Wiceminister spraw wewnętrznych, gen. brygady Hussein Kamal powiedział też, że podczas szturmu 67 osób odniosło obrażenia. W bilansie strat nie uwzględniono napastników.
Poprzednio informowano o 44 zabitych - 37 zakładnikach i 7 żołnierzach.
Grupa terrorystów w tzw. kamizelkach samobójców, z ładunkami wybuchowymi, zajęła jeden z większych kościołów w Bagdadzie podczas niedzielnej mszy. Policyjne źródła podały, że napastnicy domagali się uwolnienia uwięzionych członków Al-Kaidy, w tym wdowy po Abu Omarze al-Baghdadi, zabitym w kwietniu szefa Islamskiego Państwa Iraku, organizacji-przykrywki dla Al-Kaidy.
Wcześniej rebelianci próbowali wejść do budynku pobliskiej giełdy, zabijając dwóch ochroniarzy.

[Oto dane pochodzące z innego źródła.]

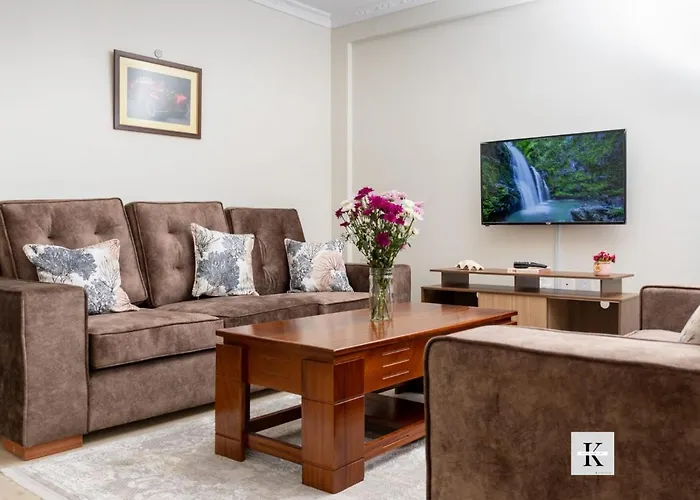 Kandi Homes Ke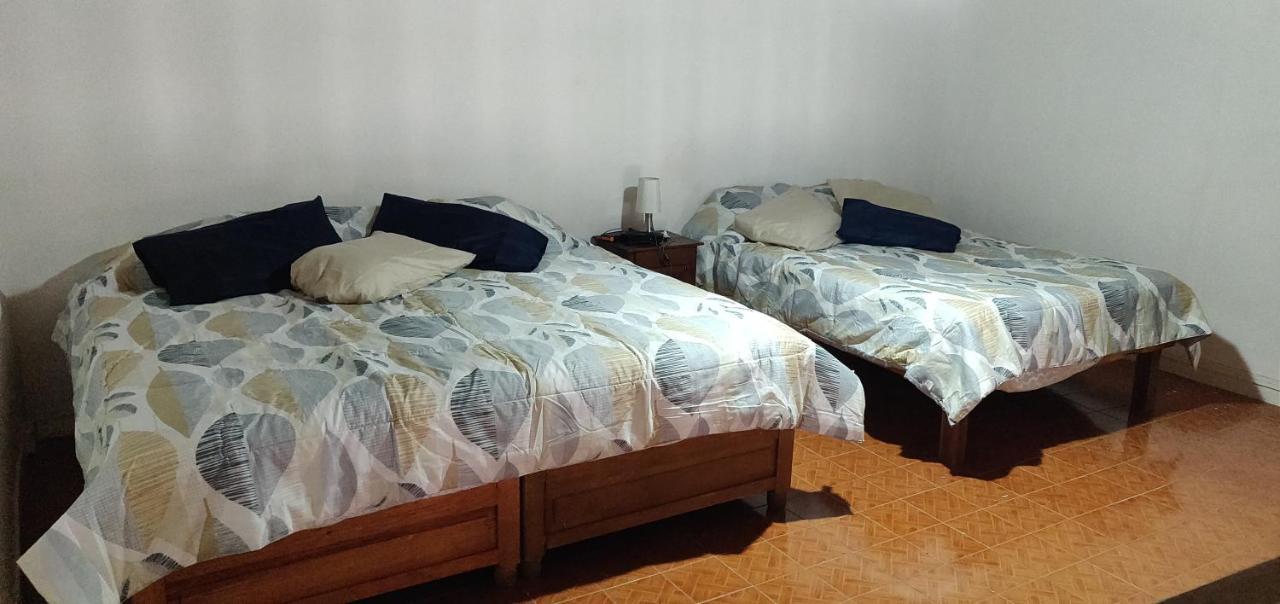 Loft Familial Cosy Apartment Guanajuato Luaran gambar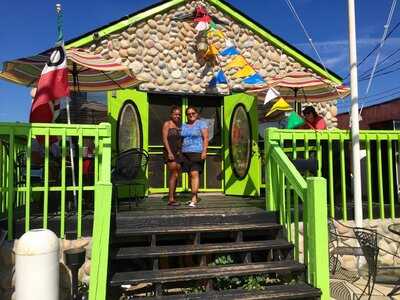 Bella's Bagels, Seaside Heights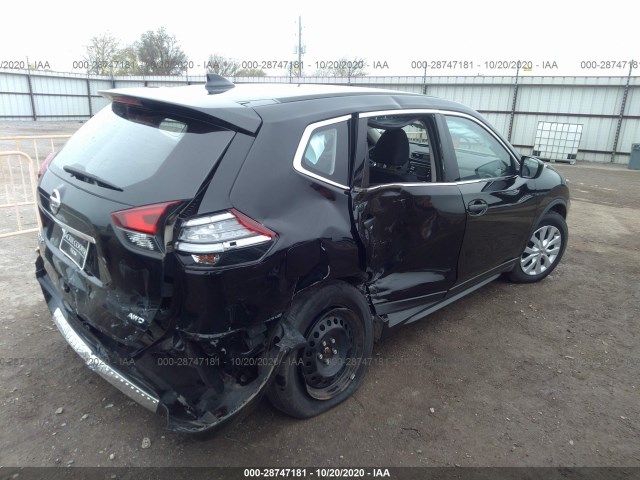 Photo 3 VIN: JN8AT2MV8HW264254 - NISSAN ROGUE 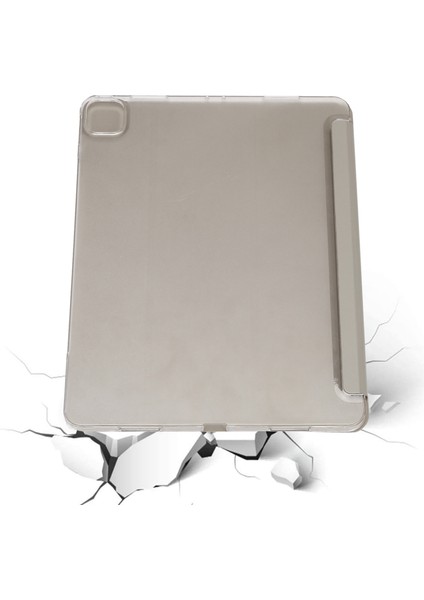 Pro 12.9 2020 Tablet Kılıfı Için Pu Kılıf Düşmeye Karşı Dayanıklı Kılıf Ofis Için Pu Deri Kılıf Tablet Standı (Yurt Dışından) modelleri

Wysadzili również samochód-pułapkę i ranili co najmniej cztery osoby.
Po kilku godzinach oblężenia policja odbiła zakładników. – Operacja zakończyła się sukcesem – powiedział agencji Reuters rzecznik bagdadzkich sił bezpieczeństwa generał Qassim al-Moussawi.
Zaatakowana w niedzielę świątynia była celem ataku w sierpniu 2004 roku, gdy przeprowadzono skoordynowane zamachy w kilku kościołach w Bagdadzie. W 23-milionowym Iraku żyje ok. 1,5 mln chrześcijan.